Sister Prejean, a member of the Congregation of St. Joseph, began her prison ministry in 1981 when she dedicated her life to the poor of New Orleans. While living in the St. Thomas housing project, she became pen pals with Patrick Sonnier, the convicted killer of two teenagers, sentenced to die in the electric chair of Louisiana’s Angola State Prison.

Upon Sonnier’s request, she repeatedly visited him as his spiritual advisor. She turned her experiences into a book that was nominated for a 1993 Pulitzer Prize. “Dead Man Walking: An Eyewitness Account of the Death Penalty in the United States” was number one on the New York Times Best Seller List for 31 weeks. It also was an international best seller and has been translated into 10 languages.
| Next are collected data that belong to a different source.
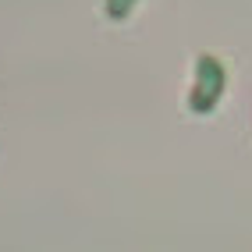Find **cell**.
I'll use <instances>...</instances> for the list:
<instances>
[{
	"label": "cell",
	"mask_w": 252,
	"mask_h": 252,
	"mask_svg": "<svg viewBox=\"0 0 252 252\" xmlns=\"http://www.w3.org/2000/svg\"><path fill=\"white\" fill-rule=\"evenodd\" d=\"M135 4L139 0H107V18H114V22H125L131 11H135Z\"/></svg>",
	"instance_id": "7a4b0ae2"
},
{
	"label": "cell",
	"mask_w": 252,
	"mask_h": 252,
	"mask_svg": "<svg viewBox=\"0 0 252 252\" xmlns=\"http://www.w3.org/2000/svg\"><path fill=\"white\" fill-rule=\"evenodd\" d=\"M227 89V71L224 64L203 54L195 61V82H192V96H189V110L192 114H210L217 103H220V96Z\"/></svg>",
	"instance_id": "6da1fadb"
}]
</instances>
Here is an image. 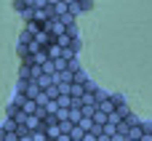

The book was developed into a major motion picture starring Susan Sarandon as Sister Prejean and Sean Penn as a death row inmate. The movie received four Oscar nominations including Tim Robbins for Best Director, Sean Penn for Best Actor, Susan Sarandon for Best Actress, and Bruce Springsteen’s “Dead Man Walking” for Best Song. Susan Sarandon won the award for Best Actress.

When Heggie’s opera “Dead Man Walking” premiered with San Francisco Opera, renowned soprano Frederica von Stade, a member of St. Joseph Basilica Parish in Alameda, played the role of the condemned man’s mother.

In “The Deepest Desire” Heggie has written the vocal line as Sister Prejean’s recounting of her vocation journey — the call, her struggle and her acceptance. The two musical instruments, the flute and piano, express the mystery of her call as well as her emotional journey to acceptance.

Along with Heggie’s song cycle, the Oakland East Bay Symphony will perform Beethoven’s No. 9 “Choral, best known as Ode to Joy with the Oakland Symphony Chorus. Performances are at 8 p.m. on May 14 and 2 p.m. on May 16.